REQUIREMENTS:
Reproduce each of the following lines verbatim, leaving out the pictures.

SUPPLIED DATA:
——————————
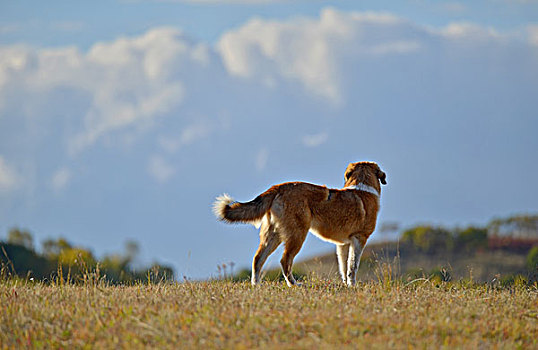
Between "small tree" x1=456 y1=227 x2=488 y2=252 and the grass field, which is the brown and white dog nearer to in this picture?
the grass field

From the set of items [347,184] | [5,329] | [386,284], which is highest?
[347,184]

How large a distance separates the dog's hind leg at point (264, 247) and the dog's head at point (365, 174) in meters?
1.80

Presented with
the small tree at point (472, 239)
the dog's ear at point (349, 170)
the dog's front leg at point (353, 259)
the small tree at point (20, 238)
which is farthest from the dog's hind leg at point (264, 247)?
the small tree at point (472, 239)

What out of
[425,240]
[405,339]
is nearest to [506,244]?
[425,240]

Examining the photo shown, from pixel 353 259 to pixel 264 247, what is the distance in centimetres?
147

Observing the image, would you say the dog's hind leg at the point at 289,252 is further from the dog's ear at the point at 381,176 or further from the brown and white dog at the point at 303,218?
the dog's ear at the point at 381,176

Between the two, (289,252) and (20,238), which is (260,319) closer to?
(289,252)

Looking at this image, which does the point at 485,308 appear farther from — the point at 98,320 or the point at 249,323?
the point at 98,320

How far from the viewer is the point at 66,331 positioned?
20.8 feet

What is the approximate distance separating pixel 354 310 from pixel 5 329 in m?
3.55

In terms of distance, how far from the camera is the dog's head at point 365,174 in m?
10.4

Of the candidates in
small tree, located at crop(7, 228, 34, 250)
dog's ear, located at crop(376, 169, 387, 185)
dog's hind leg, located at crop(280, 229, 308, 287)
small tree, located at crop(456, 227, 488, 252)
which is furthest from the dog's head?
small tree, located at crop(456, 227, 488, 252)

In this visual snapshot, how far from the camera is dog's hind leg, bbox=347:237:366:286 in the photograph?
——————————
OUTPUT FOR THIS EXERCISE:
Between "small tree" x1=456 y1=227 x2=488 y2=252 and the grass field, which is the brown and white dog nearer to in this picture?
the grass field

From the set of items [347,184] | [5,329] | [386,284], which is highest?
[347,184]

How large a distance separates the dog's hind leg at point (264, 247) and the dog's head at point (365, 174) in meters?
1.80

Presented with
the small tree at point (472, 239)
the dog's ear at point (349, 170)
the dog's front leg at point (353, 259)
the small tree at point (20, 238)
which is farthest from the dog's hind leg at point (264, 247)?
the small tree at point (472, 239)

What out of
[425,240]
[405,339]
is nearest to [506,244]?
[425,240]

Examining the photo shown, from pixel 353 259 to pixel 264 247, what is the distance in centimetres?
147

Observing the image, would you say the dog's hind leg at the point at 289,252 is further from the dog's ear at the point at 381,176 or further from the brown and white dog at the point at 303,218?
the dog's ear at the point at 381,176

Between the two, (289,252) and (20,238), which is (260,319) closer to?
(289,252)

Looking at this image, which does the point at 485,308 appear farther from — the point at 98,320 or the point at 249,323?
the point at 98,320

How far from the viewer is the point at 66,331 positioned?
20.8 feet

What is the approximate distance separating pixel 354 310 from pixel 5 329 in m?
3.55

In terms of distance, how far from the camera is the dog's head at point 365,174 in m?
10.4

Of the candidates in
small tree, located at crop(7, 228, 34, 250)
dog's ear, located at crop(376, 169, 387, 185)
dog's hind leg, located at crop(280, 229, 308, 287)
small tree, located at crop(456, 227, 488, 252)
which is furthest from the dog's head?
small tree, located at crop(456, 227, 488, 252)

In this visual snapshot, how far from the camera is dog's hind leg, bbox=347:237:366:286 in the photograph?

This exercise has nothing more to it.